In the words of Dennis Miller, "I don't want to get off on a rant here, but…"

There's something that drives me crazy and I see it in so much Ruby code. I see it in the documentation for our key projects; I see Rubyists of all skill levels doing it; it's just everywhere.

Let's talk about when the use of a Class is and is not appropriate.

The Chained new()

Here's an example of one form of code that bugs me:

class Adder
  def add(n)
    40 + n
  end
end
p Adder.new.add(2)

The problem here is that a Class has been used, probably because as Rubyists that's always our default choice, but it's the wrong fit for this code. A Class is for state and behavior. The example above is just using behavior. No state is maintained.

A handy tip for sniffing out this problem is watching for a call to new() in the middle of method chaining as we have here. If you always use a Class like that, it's not really a Class. Put another way, if an instance never gets assigned to a variable, something has likely gone wrong with the design.

Here's a slightly trickier version:

class Adder
  def initialize(n)
    @n = n
  end

  def add(n)
    @n + n
  end
end

Does this code have the same problem? It depends on how it gets used. If it's always used with a chained new() then it's the same thing we looked at above:

p Adder.new(40).add(2)

State isn't really being tracked here. It's just an illusion.

However, it may be fine if the Adder is sometimes used like this:

forty = Adder.new(40)
puts "40 + 1 = #{forty.add(1)}"
puts "40 + 2 = #{forty.add(2)}"
puts "40 + 3 = #{forty.add(3)}"

Note the variable assignment. As I said before, this is our hint that things are on the up and up. In this case, some value is locked-in so we can then run some experiments on it. That initial value is state, so this is a fine use for a Class.

This isn't the only form of the problem we need to watch out for though.

The Unused new()

Some programmers see my first example and think, "No problem. Let's remove the new()." They will often change the code to be something like this:

class Adder
  def self.add(n)
    40 + n
  end
end
p Adder.add(2)

This isn't any better. Yes, the chained call to new() is gone. However, now we have a new problem. What does this mean?

Given information -
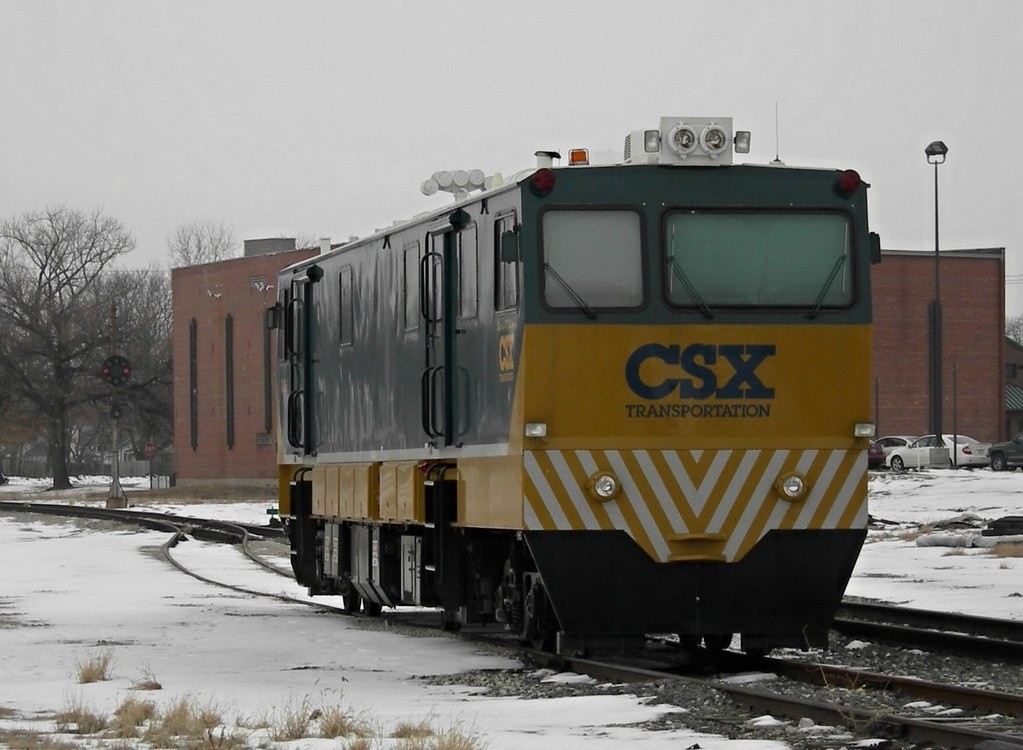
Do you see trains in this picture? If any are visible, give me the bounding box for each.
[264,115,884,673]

---

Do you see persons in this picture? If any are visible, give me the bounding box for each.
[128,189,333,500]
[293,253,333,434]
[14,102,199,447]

Stated task 1 -
Rewrite the records from the line with "Do you see trains" to the line with "[264,115,884,673]", putting "buses" in place of "trains" and leaving everything else unchanged.
Stated task 2 -
Write the next part of the text on when a Ruby class is and is not appropriate, continuing from its final sentence.

Exercise output 1 -
Do you see buses in this picture? If any are visible, give me the bounding box for each.
[264,115,884,673]

Exercise output 2 -
what_am_i = Adder.new

A Class is a factory for manufacturing instances of some type. With this code, I am still allowed to make those instances, but they are completely pointless. There's no meaningful state or behavior for my new instance.

We could used some Ruby tricks to make new() uncallable, but that's not really better. Introspection would still tell us that Adder is a Class. That's a lie. It's not for manufacturing instances.

That's why this problem bugs me when I see it in code, by the way. Remember, the primary purpose of code is to communicate with the reader. Always. Period. Code that uses Classes in this way does not do that well. When I see a Class, I am thinking about the instances it will be used to manufacture. If that's not its purpose, I have been lead astray. We want our code to communicate better.

The One Word Fix

We have multiple choices for how to improve code like this, when we see it. The easiest is to make a one word change to my last example:

module Adder
  def self.add(n)
    40 + n
  end
end
p Adder.add(2)

Now we are working with a Module instead of a Class. The rules have changed. A Module is not used to manufacture instances. It can't do that. It's not really for maintaining state (though I admit that there are minor exceptions to this).

The important point is that I won't be thinking about instances when I read this code. It communicates better.

Is it the best we can do though?

Dual Natured

While a Module is not an instance factory, it does fill multiple roles in Ruby. This isn't your fault. A Module is a bit of an overloaded concept in the language.

First, a Module is often used as a namespace in Ruby. It can group together related constants and methods. We are fine with that meaning here. It just says that the add() method is part of the Adder namespace. No problem.

A Module is also a place to hang methods that don't belong on a Class, typically because they don't maintain any state. Conversion methods are a great example of this. Think of ERB::Util.h(). Again, this meaning is fine. We actually switched to a Module for exactly this reason.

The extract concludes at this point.